There were various medical resources that were availed to the patients. Access to these resources varied from patient to patient. There were those who were able to access health screening services such as colonoscopy, ultrasound, endoscopy and blood tests, “He had a PCP. He just got an Ultrasound test from his family doctor on 5/15/20 because of the pain in the stomach.” Unfortunately, there were those who were not able to access these services due to the restricted movement during the pandemic, “Patient was scheduled for a liver biopsy on 3/18, cancelled due to COVID-19 situation…” There were patients who also needed access to free medical care, “She also needs a free clinic to go to for Hepatitis…” and they were advised on how to go about it.

Access to the health facility was not a challenge for some of the patients, while others were not able to access the health facility. One of the reasons mentioned for lack of access was the long distance between the patient and the health facility, “Patient says Baltimore is too far.” For some, the facility wasn’t open for appointments, “I assisted him with tips as he has pre-diabetes and he is waiting to get to his Doctor as it is closed due to COVID.”

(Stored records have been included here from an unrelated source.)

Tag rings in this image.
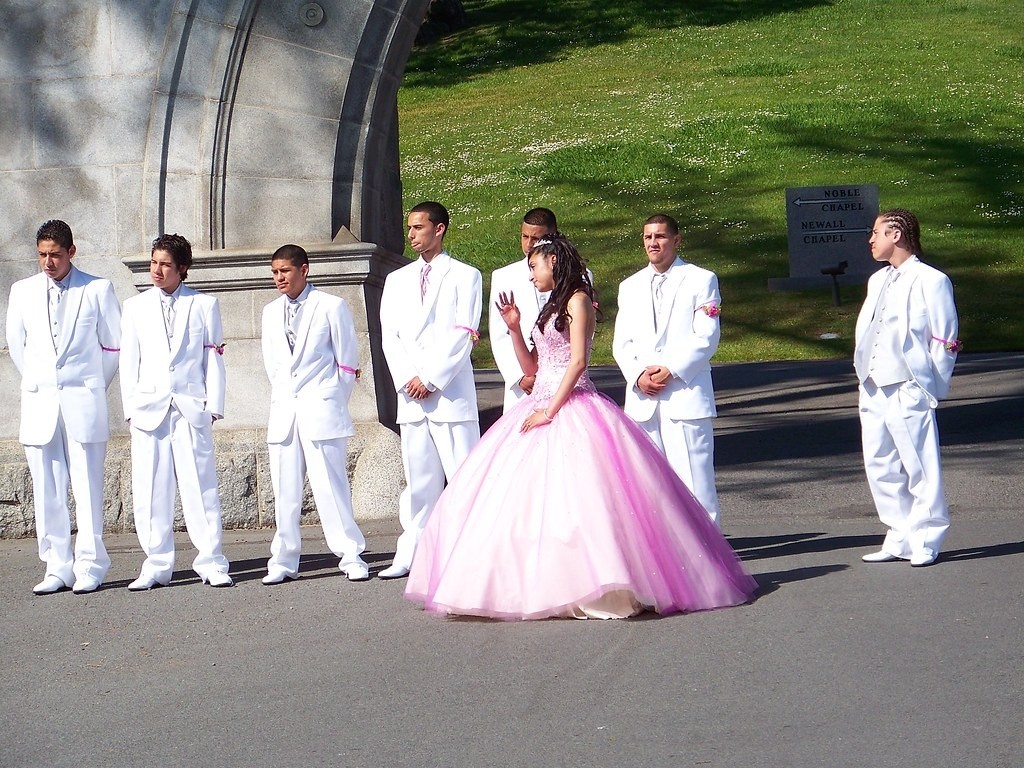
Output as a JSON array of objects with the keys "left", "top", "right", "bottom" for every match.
[
  {"left": 501, "top": 304, "right": 505, "bottom": 306},
  {"left": 526, "top": 424, "right": 530, "bottom": 427}
]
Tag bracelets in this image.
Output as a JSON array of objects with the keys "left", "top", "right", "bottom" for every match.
[{"left": 543, "top": 408, "right": 552, "bottom": 421}]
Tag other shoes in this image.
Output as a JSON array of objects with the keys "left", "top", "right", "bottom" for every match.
[
  {"left": 377, "top": 565, "right": 410, "bottom": 578},
  {"left": 911, "top": 553, "right": 935, "bottom": 567},
  {"left": 127, "top": 574, "right": 159, "bottom": 591},
  {"left": 261, "top": 572, "right": 290, "bottom": 585},
  {"left": 346, "top": 564, "right": 369, "bottom": 581},
  {"left": 861, "top": 549, "right": 909, "bottom": 562},
  {"left": 71, "top": 577, "right": 100, "bottom": 593},
  {"left": 206, "top": 571, "right": 232, "bottom": 587},
  {"left": 32, "top": 575, "right": 65, "bottom": 594}
]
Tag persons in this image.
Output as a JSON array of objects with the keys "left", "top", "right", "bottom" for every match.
[
  {"left": 853, "top": 209, "right": 962, "bottom": 567},
  {"left": 613, "top": 214, "right": 721, "bottom": 530},
  {"left": 6, "top": 219, "right": 121, "bottom": 595},
  {"left": 488, "top": 207, "right": 593, "bottom": 414},
  {"left": 119, "top": 233, "right": 234, "bottom": 591},
  {"left": 403, "top": 231, "right": 759, "bottom": 621},
  {"left": 261, "top": 244, "right": 369, "bottom": 585},
  {"left": 377, "top": 201, "right": 482, "bottom": 579}
]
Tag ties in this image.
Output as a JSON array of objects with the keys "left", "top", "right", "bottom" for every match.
[
  {"left": 655, "top": 274, "right": 668, "bottom": 304},
  {"left": 888, "top": 269, "right": 901, "bottom": 287},
  {"left": 289, "top": 302, "right": 302, "bottom": 326},
  {"left": 51, "top": 284, "right": 64, "bottom": 306},
  {"left": 162, "top": 296, "right": 176, "bottom": 326},
  {"left": 420, "top": 264, "right": 431, "bottom": 305}
]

Patients were able to see their doctors, and their appointments were scheduled at different times throughout the year. There were patients with appointments every three or six months and others who had appointments scheduled as frequent as weekly. However, for most of the regular check-ups, appointments were cancelled due to the COVID-19 pandemic, “Patient went to NIH every week for testing to get ready for treatment to start as soon as approved, since January. April 10 appointment was cancelled due to COVID situation…” There were patients who had been appointed different doctors from their regular ones, which was a barrier for some, “…contacted patient coordinator and got Dr's e-mail address. Hasn't sent e-mail, a little hesitant, because used to have a different doctor…”.

When it comes to medication uptake, most of the patients were reported to be adhering to the prescriptions given to them by their doctors, “Spoke with patient and he was put on medication from December 2019 and has finished his prescription.” Few were reported to not adhering to the prescriptions and not taking medication at all, “Not taking medications.” Another statement made about this was, “Patient says she is still taking meds…”.

Access to knowledge and information about assistance programs

Information about the available resources and programs in place to assist patients in various ways was known to some and unknown to others. Information for local support services for food assistance, financial assistance, etc., was provided to those patients that did not already have the information. One of the statements made about food assistance was, “Patient started receiving food stamps. Searched for free school lunch in her area, advised to go on Monday to elementary school for free lunch for her child….”

The patients were also given information concerning where they will be able to get help with paying utility bills for those not able to, “He says he needs assistance with paying his electric bill, so I will find him a resource to help him. Referred him to Friends for Neighborhood Progress Inc to get assistance with electric bill.”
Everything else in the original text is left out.